-- Goal of the exercise --
Every line from the one that contains "Δt(171Å) +0/+108/+120 min" to the end of the records must be restated word for word. No other line belongs in the answer.

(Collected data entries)
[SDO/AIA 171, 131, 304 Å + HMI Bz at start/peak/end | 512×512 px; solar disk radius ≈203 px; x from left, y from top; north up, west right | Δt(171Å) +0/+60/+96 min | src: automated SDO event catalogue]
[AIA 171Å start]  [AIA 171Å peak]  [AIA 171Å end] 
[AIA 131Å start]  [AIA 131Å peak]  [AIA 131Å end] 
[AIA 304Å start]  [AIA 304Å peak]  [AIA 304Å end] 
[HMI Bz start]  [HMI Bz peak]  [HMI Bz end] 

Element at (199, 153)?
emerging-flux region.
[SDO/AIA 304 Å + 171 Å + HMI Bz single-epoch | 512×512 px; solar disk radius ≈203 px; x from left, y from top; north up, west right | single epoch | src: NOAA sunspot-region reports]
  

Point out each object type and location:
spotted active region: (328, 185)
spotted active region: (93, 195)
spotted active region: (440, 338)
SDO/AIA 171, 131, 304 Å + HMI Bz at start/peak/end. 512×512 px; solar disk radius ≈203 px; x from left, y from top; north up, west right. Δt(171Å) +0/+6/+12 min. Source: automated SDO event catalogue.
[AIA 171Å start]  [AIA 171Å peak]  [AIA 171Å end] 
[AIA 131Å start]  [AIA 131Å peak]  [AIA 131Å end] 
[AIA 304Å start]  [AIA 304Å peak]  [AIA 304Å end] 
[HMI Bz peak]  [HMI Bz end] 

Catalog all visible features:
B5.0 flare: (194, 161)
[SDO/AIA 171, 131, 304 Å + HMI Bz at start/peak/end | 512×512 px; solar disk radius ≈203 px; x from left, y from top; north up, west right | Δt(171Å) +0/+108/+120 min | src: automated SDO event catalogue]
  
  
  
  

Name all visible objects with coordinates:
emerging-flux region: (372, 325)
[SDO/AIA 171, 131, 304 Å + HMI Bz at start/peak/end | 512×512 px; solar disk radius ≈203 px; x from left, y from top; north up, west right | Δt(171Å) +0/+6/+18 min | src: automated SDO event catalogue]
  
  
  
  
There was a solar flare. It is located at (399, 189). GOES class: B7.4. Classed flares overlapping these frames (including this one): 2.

-- Task solution --
[SDO/AIA 171, 131, 304 Å + HMI Bz at start/peak/end | 512×512 px; solar disk radius ≈203 px; x from left, y from top; north up, west right | Δt(171Å) +0/+108/+120 min | src: automated SDO event catalogue]
  
  
  
  

Name all visible objects with coordinates:
emerging-flux region: (372, 325)
[SDO/AIA 171, 131, 304 Å + HMI Bz at start/peak/end | 512×512 px; solar disk radius ≈203 px; x from left, y from top; north up, west right | Δt(171Å) +0/+6/+18 min | src: automated SDO event catalogue]
  
  
  
  
There was a solar flare. It is located at (399, 189). GOES class: B7.4. Classed flares overlapping these frames (including this one): 2.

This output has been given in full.